Dies gilt gleichermaßen für Senioren als auch schon für jüngere Menschen. Der Referent riet den Anwesenden dazu, für eine Patientenverfügung die von verschiedenen offiziellen Stellen angebotenen Formulare und Formblätter zu verwenden.
In seinem Rechenschaftsbericht wies Vorsitzender Hans Holzmeier vor allem auf die geleisteten Einsätze im vergangenen Jahr hin. So wurden in den Bereichen haushaltsnahe Dienstleistungen, Alltagsbegleitung und der Betreuungsgruppe insgesamt fast 1700 Stunden geleistet, so viele wie noch nie vorher. Die Betreuungsgruppe, die sich einmal wöchentlich im Seniorenzentrum PihA am Bahnhof trifft, kann noch neue Gäste aufnehmen. Es besteht auch die Möglichkeit eines Schnuppertages. Für die nahe Zukunft ist geplant, einen Besuchsdienst für alleinstehende und einsame Menschen anzubieten.
Interessierte Helfer können sich dafür gerne bei der Vorstandschaft melden.

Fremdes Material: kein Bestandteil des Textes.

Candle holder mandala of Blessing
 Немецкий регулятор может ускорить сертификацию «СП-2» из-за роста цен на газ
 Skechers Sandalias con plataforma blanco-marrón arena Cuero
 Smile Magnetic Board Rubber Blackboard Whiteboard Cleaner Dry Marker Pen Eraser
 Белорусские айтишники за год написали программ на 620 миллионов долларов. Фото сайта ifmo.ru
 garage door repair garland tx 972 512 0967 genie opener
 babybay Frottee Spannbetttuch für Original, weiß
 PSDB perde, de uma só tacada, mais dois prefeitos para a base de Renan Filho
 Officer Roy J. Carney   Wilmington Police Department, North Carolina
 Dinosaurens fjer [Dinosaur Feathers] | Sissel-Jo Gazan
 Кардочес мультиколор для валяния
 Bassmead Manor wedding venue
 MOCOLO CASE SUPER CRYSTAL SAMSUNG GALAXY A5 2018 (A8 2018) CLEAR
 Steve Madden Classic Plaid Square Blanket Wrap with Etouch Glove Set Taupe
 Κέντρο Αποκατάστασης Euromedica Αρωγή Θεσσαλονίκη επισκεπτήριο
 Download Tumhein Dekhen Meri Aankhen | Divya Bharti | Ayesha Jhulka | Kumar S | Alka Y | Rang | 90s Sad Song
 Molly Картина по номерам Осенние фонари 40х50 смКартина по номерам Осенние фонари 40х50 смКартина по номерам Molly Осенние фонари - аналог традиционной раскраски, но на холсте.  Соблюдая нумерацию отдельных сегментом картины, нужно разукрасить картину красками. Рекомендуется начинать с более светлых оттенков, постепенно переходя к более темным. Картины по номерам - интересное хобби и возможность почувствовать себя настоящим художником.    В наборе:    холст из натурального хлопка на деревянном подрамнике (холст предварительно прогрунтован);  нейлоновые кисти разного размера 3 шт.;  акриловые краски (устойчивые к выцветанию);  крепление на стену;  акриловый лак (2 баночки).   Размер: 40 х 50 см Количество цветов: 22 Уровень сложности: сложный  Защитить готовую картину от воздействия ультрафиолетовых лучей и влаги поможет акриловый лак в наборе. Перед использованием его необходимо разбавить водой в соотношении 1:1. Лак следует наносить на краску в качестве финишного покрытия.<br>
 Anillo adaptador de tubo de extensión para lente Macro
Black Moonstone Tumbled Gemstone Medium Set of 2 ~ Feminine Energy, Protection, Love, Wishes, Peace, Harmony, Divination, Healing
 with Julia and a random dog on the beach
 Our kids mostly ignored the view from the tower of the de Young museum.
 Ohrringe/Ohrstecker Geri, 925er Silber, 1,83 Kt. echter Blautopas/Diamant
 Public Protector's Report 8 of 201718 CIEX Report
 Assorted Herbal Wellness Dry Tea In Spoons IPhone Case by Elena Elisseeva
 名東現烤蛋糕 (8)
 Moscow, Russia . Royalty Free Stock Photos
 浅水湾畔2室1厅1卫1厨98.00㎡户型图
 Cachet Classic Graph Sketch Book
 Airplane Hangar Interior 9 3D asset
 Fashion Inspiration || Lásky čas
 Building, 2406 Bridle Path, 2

Die Zahl der Vereinsmitglieder steigt stetig an und betrug zum Jahreswechsel 209.
Der Kassenverwalter Sepp Utzschmid konnte von einer geordneten und sehr erfreulichen Kassenlage berichten, auch wenn der Jahresabschluss ein kleines Minus aufweist.
Bei den turnusmäßigen Neuwahlen wurde die gesamte Vorstandschaft von der Mitgliederversammlung wieder einstimmig für weitere zwei Jahre im Amt bestätigt.
Zum Abschluss betonte der Vorsitzende, dass die Nachbarschaftshilfe seit nunmehr fast 25 Jahren vor allem eine wichtige Säule der gemeindlichen Seniorenarbeit darstellt und dankte allen Vorstandsmitgliedern, Betreuungskräften sowie Helfern für ihren großartigen Einsatz.